Who are these women trying to convince the public or themselves, that their relationship is all hunky dory. They are pathetic, wrapped around men who have continuously embarrassed and betrayed them. They have no self respect left. And their slimy sleazy husbands are just laughing all the way to the bed of the next poor young girl who is looking for fame!!
- Karina , Ireland , 14/6/2011 11:54
The papers don't have to take or print these pictures.
- Ces, London, 14/6/2011 11:51
£150 grand a week? I would marry you for half the price.At least I wouldn't have to worry about my household bills. I couldn't give a fig about the other.
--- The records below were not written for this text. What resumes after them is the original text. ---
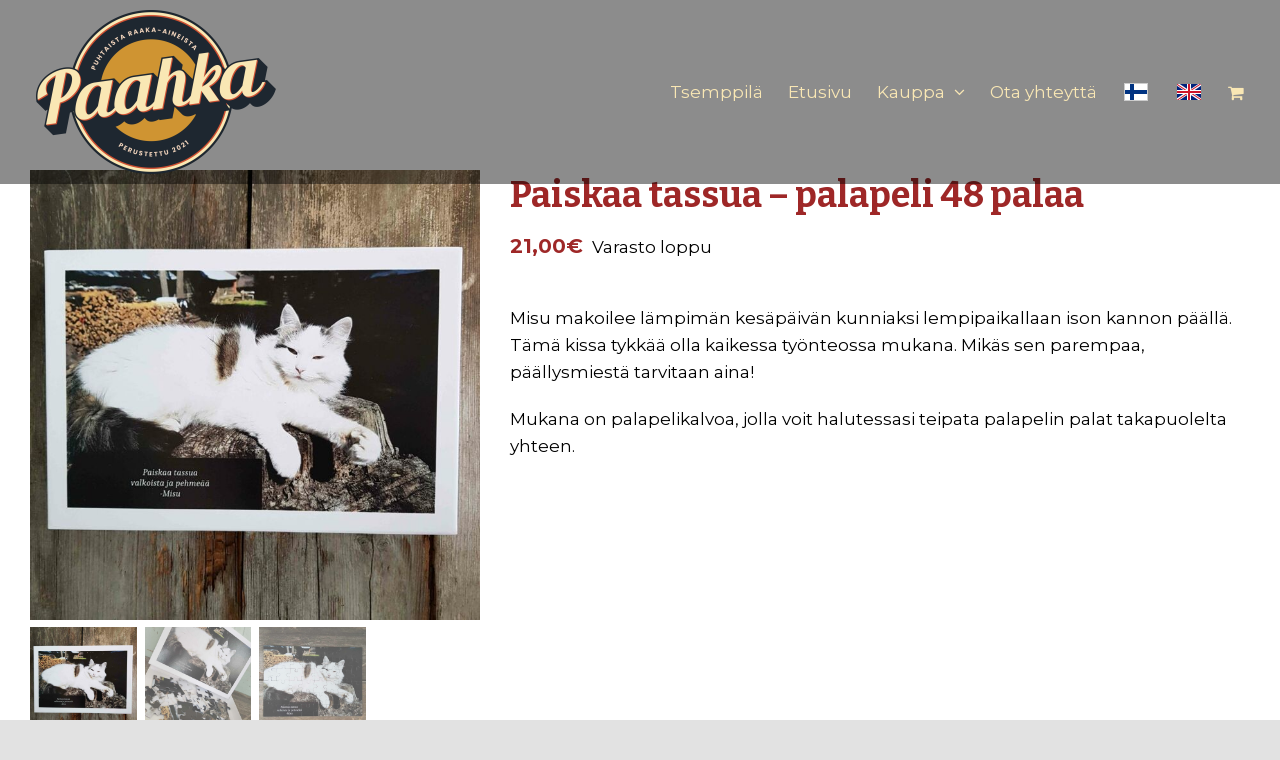

--- FILE ---
content_type: text/css
request_url: https://paahka.fi/wp-content/themes/Avada/style.css?ver=6.9
body_size: 212
content:
/*
Theme Name: Avada
Description: The Avada Website Builder is the ultimate design and creation suite. Design Anything, Build Everything, Fast. The #1 selling product of all time on ThemeForest.
Author: ThemeFusion
Theme URI: https://avada.theme-fusion.com/
Author URI: https://themeforest.net/user/ThemeFusion
Version: 7.9.2
Requires PHP: 5.6
License: Themeforest Split Licence
License URI: -
Text Domain: Avada
*/

/* Classes needed by Theme Check */
.wp-caption-text,
.gallery-caption,
.bypostauthor {
}
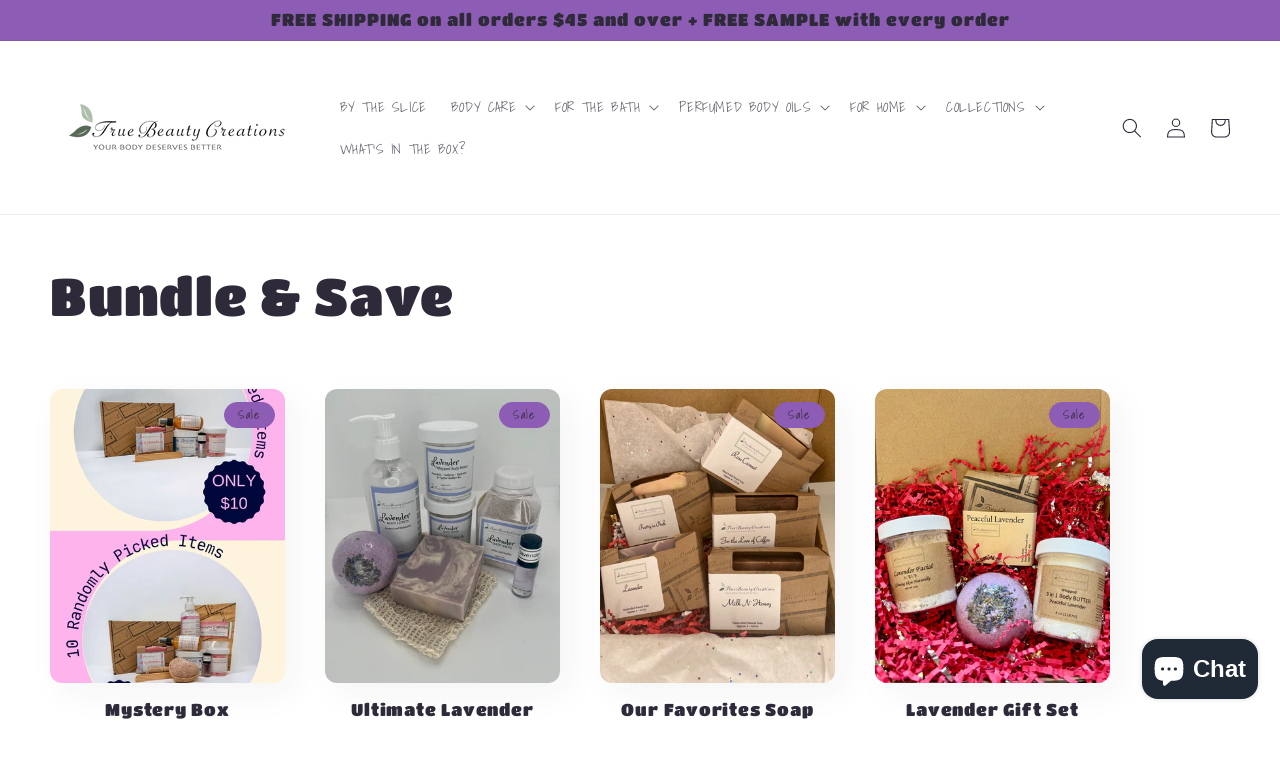

--- FILE ---
content_type: application/x-javascript; charset=utf-8
request_url: https://bundler.nice-team.net/app/shop/status/truebcreations.myshopify.com.js?1768777849
body_size: -387
content:
var bundler_settings_updated='1755948579';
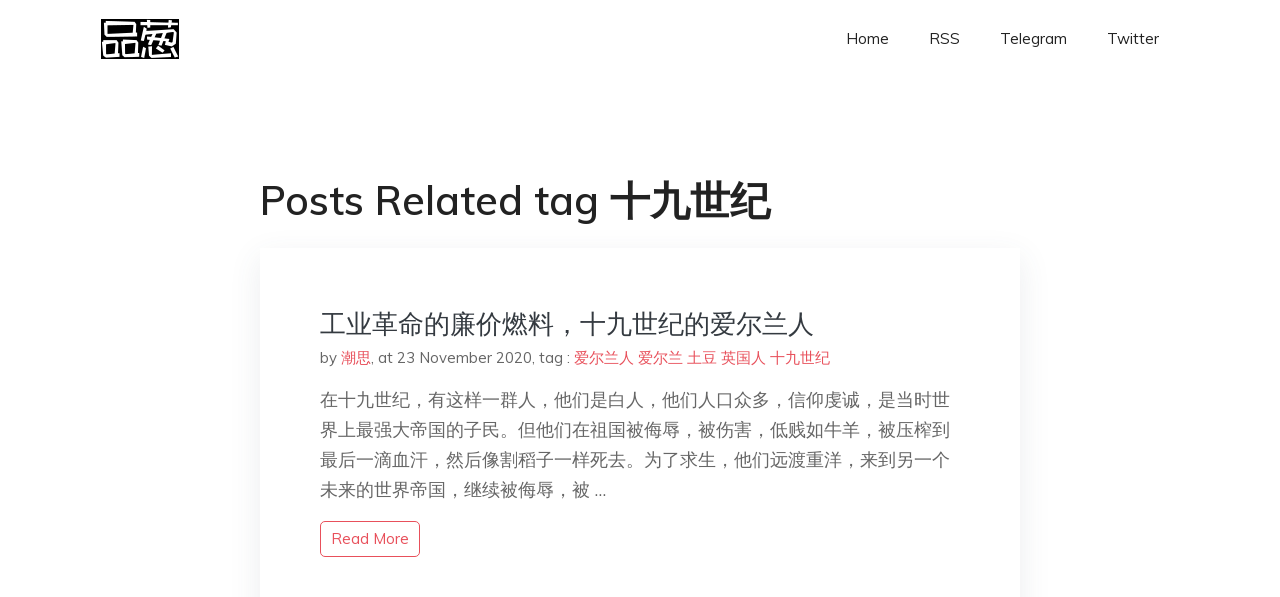

--- FILE ---
content_type: text/html; charset=utf-8
request_url: https://project-gutenberg.github.io/Pincong/tags/%E5%8D%81%E4%B9%9D%E4%B8%96%E7%BA%AA/
body_size: 1951
content:
<!doctype html><html lang=zh-cn><head><meta charset=utf-8><title>十九世纪</title><meta name=viewport content="width=device-width,initial-scale=1,maximum-scale=1"><meta name=description content=" 結局會怎樣我們不知道，但就肩並肩，說出你真實所見、所思、所想，對得起自己，一起見證歷史吧。"><meta name=generator content="Hugo 0.100.2"><link rel=stylesheet href=../../plugins/bootstrap/bootstrap.min.css><link rel=stylesheet href=../../plugins/themify-icons/themify-icons.css><link rel=stylesheet href=https://project-gutenberg.github.io/Pincong/scss/style.min.css media=screen><link rel="shortcut icon" href=https://project-gutenberg.github.io/Pincong/images/favicon.png type=image/x-icon><link rel=icon href=https://project-gutenberg.github.io/Pincong/images/favicon.png type=image/x-icon><meta name=twitter:card content="summary_large_image"><meta name=og:title content=" 十九世纪 "><meta name=og:description content=" 結局會怎樣我們不知道，但就肩並肩，說出你真實所見、所思、所想，對得起自己，一起見證歷史吧。"><meta name=og:image content="https://project-gutenberg.github.io/Pincong//images/card/224.jpg"><script data-ad-client=ca-pub-6074407261372769 async src=https://pagead2.googlesyndication.com/pagead/js/adsbygoogle.js></script>
<script async src="https://www.googletagmanager.com/gtag/js?id=G-06HJ1E5XNH"></script>
<script>window.dataLayer=window.dataLayer||[];function gtag(){dataLayer.push(arguments)}gtag('js',new Date),gtag('config','G-06HJ1E5XNH')</script></head><body><header class="fixed-top navigation"><div class=container><nav class="navbar navbar-expand-lg navbar-light bg-transparent"><a class=navbar-brand href=https://project-gutenberg.github.io/Pincong/><img class=img-fluid src=https://project-gutenberg.github.io/Pincong//images/logo.png alt=品葱*精选></a>
<button class="navbar-toggler border-0" type=button data-toggle=collapse data-target=#navigation>
<i class="ti-menu h3"></i></button><div class="collapse navbar-collapse text-center" id=navigation><ul class="navbar-nav ml-auto"><li class=nav-item><a class=nav-link href=https://project-gutenberg.github.io/Pincong/>Home</a></li><li class=nav-item><a class=nav-link href=https://project-gutenberg.github.io/Pincong/post/index.xml>RSS</a></li><li class=nav-item><a class=nav-link href=https://bit.ly/2HrxEi0>Telegram</a></li><li class=nav-item><a class=nav-link href=https://twitter.com/speechfree3>Twitter</a></li></ul></div></nav></div></header><div class="py-5 d-none d-lg-block"></div><section class=section><div class=container><div class=row><div class="col-lg-8 mx-auto px-0"><h2 class=mb-4>Posts Related tag 十九世纪</h2><div class="bg-white shadow block"><article class=mb-5><h2 class=h4><a class=text-dark href=https://project-gutenberg.github.io/Pincong/post/9ea6402fc07a6fa60740a8228b850806/>工业革命的廉价燃料，十九世纪的爱尔兰人</a></h2><div class=mb-3><span>by <a href=https://project-gutenberg.github.io/Pincong/author/%e6%bd%ae%e6%80%9d>潮思</a></span>,
<span>at 23 November 2020</span>, tag :
<a href=https://project-gutenberg.github.io/Pincong/tags/%e7%88%b1%e5%b0%94%e5%85%b0%e4%ba%ba>爱尔兰人</a>
<a href=https://project-gutenberg.github.io/Pincong/tags/%e7%88%b1%e5%b0%94%e5%85%b0>爱尔兰</a>
<a href=https://project-gutenberg.github.io/Pincong/tags/%e5%9c%9f%e8%b1%86>土豆</a>
<a href=https://project-gutenberg.github.io/Pincong/tags/%e8%8b%b1%e5%9b%bd%e4%ba%ba>英国人</a>
<a href=https://project-gutenberg.github.io/Pincong/tags/%e5%8d%81%e4%b9%9d%e4%b8%96%e7%ba%aa>十九世纪</a></div><p>在十九世纪，有这样一群人，他们是白人，他们人口众多，信仰虔诚，是当时世界上最强大帝国的子民。但他们在祖国被侮辱，被伤害，低贱如牛羊，被压榨到最后一滴血汗，然后像割稻子一样死去。为了求生，他们远渡重洋，来到另一个未来的世界帝国，继续被侮辱，被 …</p><a href=https://project-gutenberg.github.io/Pincong/post/9ea6402fc07a6fa60740a8228b850806/ class="btn btn-sm btn-outline-primary">read more</a></article></div></div></div></div></section><footer class="py-4 bg-light border-top"><div class=container><div class="row justify-content-between align-items-center"><div class="col-lg-4 text-center text-lg-left mb-4 mb-lg-0"><a href=https://project-gutenberg.github.io/Pincong/><img src=https://project-gutenberg.github.io/Pincong//images/logo.png class=img-fluid alt=品葱*精选></a></div><div class="col-lg-4 text-center mb-4 mb-lg-0"><ul class="list-inline mb-0"></ul></div><div class="col-lg-4 text-lg-right text-center mb-4 mb-lg-0"><ul class="list-inline social-icon mb-0"><li class=list-inline-item><a href=https://pincong.rocks/><i class=ti-home></i></a></li><li class=list-inline-item><a href=https://github.com/Project-Gutenberg/Pincong><i class=ti-github></i></a></li></ul></div><div class="col-12 text-center mt-4"><span></span></div></div></div></footer><script src=../../plugins/jQuery/jquery.min.js></script>
<script src=../../plugins/bootstrap/bootstrap.min.js></script>
<script src=../../plugins/search/fuse.min.js></script>
<script src=../../plugins/search/mark.js></script>
<script src=../../plugins/search/search.js></script>
<script src=https://project-gutenberg.github.io/Pincong/js/script.min.js></script>
<script>(function(e,o,i,a,t,n,s){e.GoogleAnalyticsObject=t,e[t]=e[t]||function(){(e[t].q=e[t].q||[]).push(arguments)},e[t].l=1*new Date,n=o.createElement(i),s=o.getElementsByTagName(i)[0],n.async=1,n.src=a,s.parentNode.insertBefore(n,s)})(window,document,'script','//www.google-analytics.com/analytics.js','ga'),ga('create','UA-151212685-6','auto'),ga('send','pageview')</script></body></html>

--- FILE ---
content_type: text/html; charset=utf-8
request_url: https://www.google.com/recaptcha/api2/aframe
body_size: 267
content:
<!DOCTYPE HTML><html><head><meta http-equiv="content-type" content="text/html; charset=UTF-8"></head><body><script nonce="3PGMpvIm7hmFQFeVBgomyg">/** Anti-fraud and anti-abuse applications only. See google.com/recaptcha */ try{var clients={'sodar':'https://pagead2.googlesyndication.com/pagead/sodar?'};window.addEventListener("message",function(a){try{if(a.source===window.parent){var b=JSON.parse(a.data);var c=clients[b['id']];if(c){var d=document.createElement('img');d.src=c+b['params']+'&rc='+(localStorage.getItem("rc::a")?sessionStorage.getItem("rc::b"):"");window.document.body.appendChild(d);sessionStorage.setItem("rc::e",parseInt(sessionStorage.getItem("rc::e")||0)+1);localStorage.setItem("rc::h",'1768837264613');}}}catch(b){}});window.parent.postMessage("_grecaptcha_ready", "*");}catch(b){}</script></body></html>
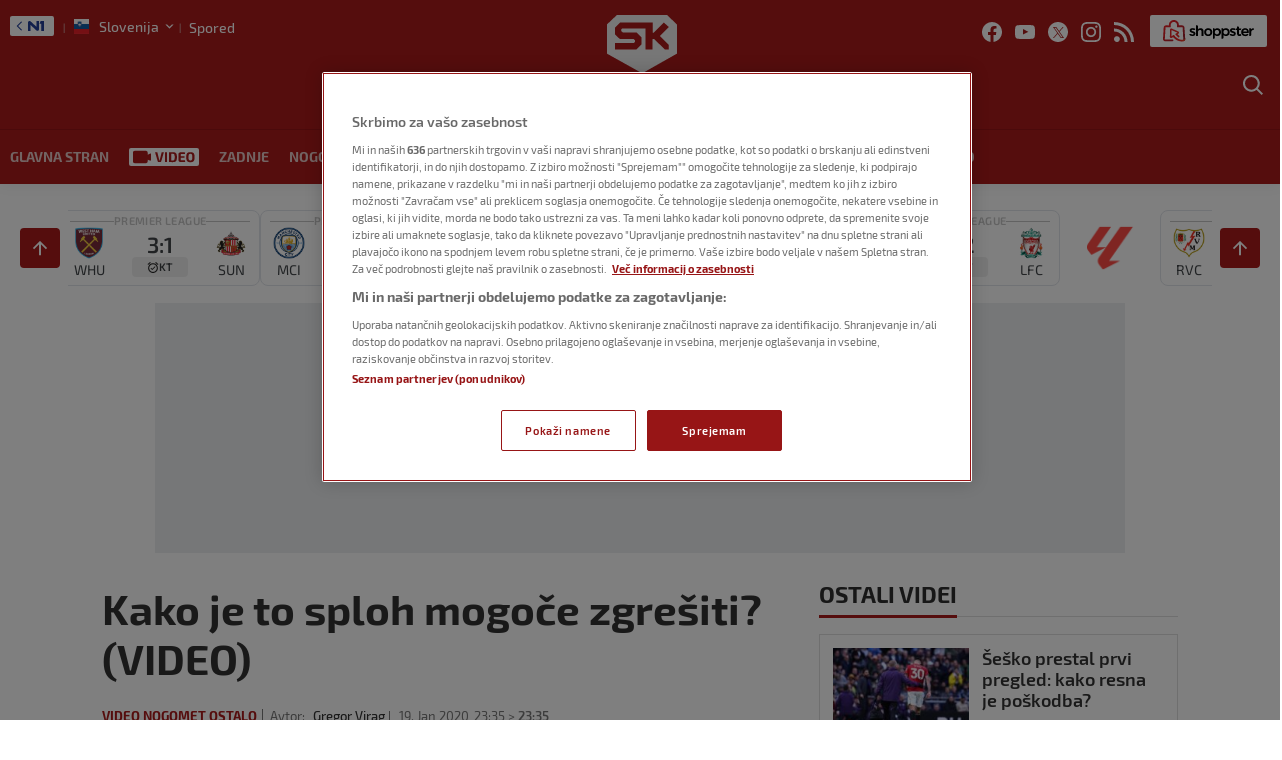

--- FILE ---
content_type: application/javascript
request_url: https://sportklub.n1info.si/wp-content/plugins/united-cloud-wp-coral-talk/js/libraries/hmac-sha256.js
body_size: 1846
content:
/*
CryptoJS v3.1.2
code.google.com/p/crypto-js
(c) 2009-2013 by Jeff Mott. All rights reserved.
code.google.com/p/crypto-js/wiki/License
*/
var CryptoJS=CryptoJS||function(h,s){var f={},g=f.lib={},q=function(){},m=g.Base={extend:function(a){q.prototype=this;var c=new q;a&&c.mixIn(a);c.hasOwnProperty("init")||(c.init=function(){c.$super.init.apply(this,arguments)});c.init.prototype=c;c.$super=this;return c},create:function(){var a=this.extend();a.init.apply(a,arguments);return a},init:function(){},mixIn:function(a){for(var c in a)a.hasOwnProperty(c)&&(this[c]=a[c]);a.hasOwnProperty("toString")&&(this.toString=a.toString)},clone:function(){return this.init.prototype.extend(this)}},
r=g.WordArray=m.extend({init:function(a,c){a=this.words=a||[];this.sigBytes=c!=s?c:4*a.length},toString:function(a){return(a||k).stringify(this)},concat:function(a){var c=this.words,d=a.words,b=this.sigBytes;a=a.sigBytes;this.clamp();if(b%4)for(var e=0;e<a;e++)c[b+e>>>2]|=(d[e>>>2]>>>24-8*(e%4)&255)<<24-8*((b+e)%4);else if(65535<d.length)for(e=0;e<a;e+=4)c[b+e>>>2]=d[e>>>2];else c.push.apply(c,d);this.sigBytes+=a;return this},clamp:function(){var a=this.words,c=this.sigBytes;a[c>>>2]&=4294967295<<
32-8*(c%4);a.length=h.ceil(c/4)},clone:function(){var a=m.clone.call(this);a.words=this.words.slice(0);return a},random:function(a){for(var c=[],d=0;d<a;d+=4)c.push(4294967296*h.random()|0);return new r.init(c,a)}}),l=f.enc={},k=l.Hex={stringify:function(a){var c=a.words;a=a.sigBytes;for(var d=[],b=0;b<a;b++){var e=c[b>>>2]>>>24-8*(b%4)&255;d.push((e>>>4).toString(16));d.push((e&15).toString(16))}return d.join("")},parse:function(a){for(var c=a.length,d=[],b=0;b<c;b+=2)d[b>>>3]|=parseInt(a.substr(b,
2),16)<<24-4*(b%8);return new r.init(d,c/2)}},n=l.Latin1={stringify:function(a){var c=a.words;a=a.sigBytes;for(var d=[],b=0;b<a;b++)d.push(String.fromCharCode(c[b>>>2]>>>24-8*(b%4)&255));return d.join("")},parse:function(a){for(var c=a.length,d=[],b=0;b<c;b++)d[b>>>2]|=(a.charCodeAt(b)&255)<<24-8*(b%4);return new r.init(d,c)}},j=l.Utf8={stringify:function(a){try{return decodeURIComponent(escape(n.stringify(a)))}catch(c){throw Error("Malformed UTF-8 data");}},parse:function(a){return n.parse(unescape(encodeURIComponent(a)))}},
u=g.BufferedBlockAlgorithm=m.extend({reset:function(){this._data=new r.init;this._nDataBytes=0},_append:function(a){"string"==typeof a&&(a=j.parse(a));this._data.concat(a);this._nDataBytes+=a.sigBytes},_process:function(a){var c=this._data,d=c.words,b=c.sigBytes,e=this.blockSize,f=b/(4*e),f=a?h.ceil(f):h.max((f|0)-this._minBufferSize,0);a=f*e;b=h.min(4*a,b);if(a){for(var g=0;g<a;g+=e)this._doProcessBlock(d,g);g=d.splice(0,a);c.sigBytes-=b}return new r.init(g,b)},clone:function(){var a=m.clone.call(this);
a._data=this._data.clone();return a},_minBufferSize:0});g.Hasher=u.extend({cfg:m.extend(),init:function(a){this.cfg=this.cfg.extend(a);this.reset()},reset:function(){u.reset.call(this);this._doReset()},update:function(a){this._append(a);this._process();return this},finalize:function(a){a&&this._append(a);return this._doFinalize()},blockSize:16,_createHelper:function(a){return function(c,d){return(new a.init(d)).finalize(c)}},_createHmacHelper:function(a){return function(c,d){return(new t.HMAC.init(a,
d)).finalize(c)}}});var t=f.algo={};return f}(Math);
(function(h){for(var s=CryptoJS,f=s.lib,g=f.WordArray,q=f.Hasher,f=s.algo,m=[],r=[],l=function(a){return 4294967296*(a-(a|0))|0},k=2,n=0;64>n;){var j;a:{j=k;for(var u=h.sqrt(j),t=2;t<=u;t++)if(!(j%t)){j=!1;break a}j=!0}j&&(8>n&&(m[n]=l(h.pow(k,0.5))),r[n]=l(h.pow(k,1/3)),n++);k++}var a=[],f=f.SHA256=q.extend({_doReset:function(){this._hash=new g.init(m.slice(0))},_doProcessBlock:function(c,d){for(var b=this._hash.words,e=b[0],f=b[1],g=b[2],j=b[3],h=b[4],m=b[5],n=b[6],q=b[7],p=0;64>p;p++){if(16>p)a[p]=
c[d+p]|0;else{var k=a[p-15],l=a[p-2];a[p]=((k<<25|k>>>7)^(k<<14|k>>>18)^k>>>3)+a[p-7]+((l<<15|l>>>17)^(l<<13|l>>>19)^l>>>10)+a[p-16]}k=q+((h<<26|h>>>6)^(h<<21|h>>>11)^(h<<7|h>>>25))+(h&m^~h&n)+r[p]+a[p];l=((e<<30|e>>>2)^(e<<19|e>>>13)^(e<<10|e>>>22))+(e&f^e&g^f&g);q=n;n=m;m=h;h=j+k|0;j=g;g=f;f=e;e=k+l|0}b[0]=b[0]+e|0;b[1]=b[1]+f|0;b[2]=b[2]+g|0;b[3]=b[3]+j|0;b[4]=b[4]+h|0;b[5]=b[5]+m|0;b[6]=b[6]+n|0;b[7]=b[7]+q|0},_doFinalize:function(){var a=this._data,d=a.words,b=8*this._nDataBytes,e=8*a.sigBytes;
d[e>>>5]|=128<<24-e%32;d[(e+64>>>9<<4)+14]=h.floor(b/4294967296);d[(e+64>>>9<<4)+15]=b;a.sigBytes=4*d.length;this._process();return this._hash},clone:function(){var a=q.clone.call(this);a._hash=this._hash.clone();return a}});s.SHA256=q._createHelper(f);s.HmacSHA256=q._createHmacHelper(f)})(Math);
(function(){var h=CryptoJS,s=h.enc.Utf8;h.algo.HMAC=h.lib.Base.extend({init:function(f,g){f=this._hasher=new f.init;"string"==typeof g&&(g=s.parse(g));var h=f.blockSize,m=4*h;g.sigBytes>m&&(g=f.finalize(g));g.clamp();for(var r=this._oKey=g.clone(),l=this._iKey=g.clone(),k=r.words,n=l.words,j=0;j<h;j++)k[j]^=1549556828,n[j]^=909522486;r.sigBytes=l.sigBytes=m;this.reset()},reset:function(){var f=this._hasher;f.reset();f.update(this._iKey)},update:function(f){this._hasher.update(f);return this},finalize:function(f){var g=
this._hasher;f=g.finalize(f);g.reset();return g.finalize(this._oKey.clone().concat(f))}})})();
- Jaynesgrandma, Northampton, 14/6/2011 11:46
IT'S ALL ABOUT THE MONEY.....SO WHEN IT HAPPEN'S NEXT TIME GIRLS DON'T MOAN.....YOUR OWN FAULT
- trudy, devon, 14/6/2011 11:43
How would the Wags keep up their standard of living if they divorce. They will get a "lotta cash" but not enough and no press coverage unless the DM decides to keep track. It's a hard life being a Wag and a harder life not being one. The whole lovey dovey behaviour is nauseating.
- Cathy, Lancashire, 14/6/2011 11:35
What we DONT know is what is actually going through the minds especially in pic 1 Whereas in a normal relationship its "oh, darling I love you" I would imagine the actual thought from him is "hope the wet highlights my bicep, and my best mates get jealous" she thinks "oh God, I hope my ass doesnt have any signs of cellulite" which is propably the truth and sums it all up. Well done Jean, trouble is, people would view your opinion is born from jealousy, which its not.